Credit: BRAND X

Growth factors can activate the RAS–RAF–MEK–ERK (RAS–RAF–MAPK/ERK kinase (also known as MAPKK)–extracellular signal-regulated kinase) pathway with different kinetics to result in distinct biological outcomes. For example, ERK activation in PC12 cells is high and sustained in response to nerve growth factor (NGF), resulting in cell differentiation, but low and transient in response to epidermal growth factor (EGF), resulting in cell proliferation. Andreu-Pérez et al. have identified the mechanism behind this phenomenon, revealing that, in response to certain growth factors, protein Arg N-methyltransferase 5 (PRMT5) methylates RAF isoforms to enhance their degradation and reduce the amplitude of ERK activation.

a PRMT5-induced methylation event can decrease the amplitude of ERK phosphorylation.

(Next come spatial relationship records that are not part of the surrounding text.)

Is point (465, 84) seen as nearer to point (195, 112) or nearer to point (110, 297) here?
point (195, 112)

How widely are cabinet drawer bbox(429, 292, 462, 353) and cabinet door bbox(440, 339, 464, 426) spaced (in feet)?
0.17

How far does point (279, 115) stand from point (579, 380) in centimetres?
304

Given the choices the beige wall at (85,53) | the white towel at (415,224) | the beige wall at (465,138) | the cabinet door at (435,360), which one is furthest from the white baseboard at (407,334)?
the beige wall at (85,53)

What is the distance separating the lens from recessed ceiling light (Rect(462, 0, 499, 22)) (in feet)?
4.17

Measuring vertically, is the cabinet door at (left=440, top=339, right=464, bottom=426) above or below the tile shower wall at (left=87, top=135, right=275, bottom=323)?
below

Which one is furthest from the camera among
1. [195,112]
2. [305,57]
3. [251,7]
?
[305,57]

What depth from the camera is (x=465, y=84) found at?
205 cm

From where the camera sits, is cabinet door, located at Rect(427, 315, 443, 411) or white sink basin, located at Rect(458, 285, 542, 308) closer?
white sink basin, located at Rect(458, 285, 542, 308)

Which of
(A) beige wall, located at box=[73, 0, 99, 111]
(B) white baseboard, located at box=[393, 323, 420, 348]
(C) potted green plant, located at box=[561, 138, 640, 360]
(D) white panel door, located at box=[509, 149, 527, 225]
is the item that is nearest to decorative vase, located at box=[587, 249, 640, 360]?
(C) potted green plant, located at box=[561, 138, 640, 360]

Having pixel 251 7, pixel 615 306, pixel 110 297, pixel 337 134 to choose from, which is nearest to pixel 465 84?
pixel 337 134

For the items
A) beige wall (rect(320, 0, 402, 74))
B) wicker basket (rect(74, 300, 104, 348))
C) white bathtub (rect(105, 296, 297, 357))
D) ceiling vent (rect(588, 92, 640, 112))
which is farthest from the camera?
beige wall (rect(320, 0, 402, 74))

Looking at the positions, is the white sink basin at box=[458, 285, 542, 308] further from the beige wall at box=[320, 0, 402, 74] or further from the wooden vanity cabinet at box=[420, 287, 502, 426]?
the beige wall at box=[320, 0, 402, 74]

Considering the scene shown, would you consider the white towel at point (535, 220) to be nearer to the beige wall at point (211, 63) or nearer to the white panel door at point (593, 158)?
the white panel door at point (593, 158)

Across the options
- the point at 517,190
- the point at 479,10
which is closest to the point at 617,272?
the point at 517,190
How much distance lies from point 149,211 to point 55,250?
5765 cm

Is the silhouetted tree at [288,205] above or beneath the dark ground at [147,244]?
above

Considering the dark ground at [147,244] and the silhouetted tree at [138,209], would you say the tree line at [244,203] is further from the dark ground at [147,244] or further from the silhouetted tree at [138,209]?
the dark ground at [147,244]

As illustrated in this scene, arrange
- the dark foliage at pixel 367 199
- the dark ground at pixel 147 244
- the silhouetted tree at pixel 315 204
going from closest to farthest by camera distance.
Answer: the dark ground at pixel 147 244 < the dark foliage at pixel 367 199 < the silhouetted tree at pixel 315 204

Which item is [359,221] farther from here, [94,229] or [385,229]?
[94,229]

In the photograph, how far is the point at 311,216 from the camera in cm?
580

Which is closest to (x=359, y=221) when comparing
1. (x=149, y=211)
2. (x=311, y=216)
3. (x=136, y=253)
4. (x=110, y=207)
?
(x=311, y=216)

The authors observed that cellular ERK1 and ERK2 phosphorylation increase in response to several growth factors in the presence of the methylation inhibitor 5′-methylthioadenosine (MTA). Depletion of the methyltransferase PRMT5 also increased growth factor-induced ERK phosphorylation, suggesting that a PRMT5-induced methylation event can decrease the amplitude of ERK phosphorylation.

So, what does PRMT5 methylate to regulate ERK phosphorylation? The authors found that CRAF (also known as RAF1) and BRAF interacted with PRMT5, and that their kinase activity in response to growth factors was increased in the presence of MTA or in the absence of PRMT5. Moreover, CRAF was methylated at Arg563 in response to EGF, and mutation of this site or of the equivalent site in BRAF increased the stability and catalytic activity of these proteins. Thus, methylation of BRAF and CRAF, in response to specific growth factors, decreases their stability and activity to reduce ERK1 and ERK2 phosphorylation.

Finally, the authors determined whether this methylation regulates the difference in the biological response of PC12 cells to EGF and NGF. Indeed, treatment of PC12 cells with EGF and MTA, or expression of CRAF or BRAF mutants that cannot be methylated, increased EGF-induced ERK phosphorylation in PC12 cells. This led to the cellular differentiation that is usually seen in response to NGF. Importantly, as PRMT5 activity was increased in response to EGF but decreased in response to NGF, RAF methylation is likely to explain the difference in ERK signal amplitude and biological outcome in response to these ligands.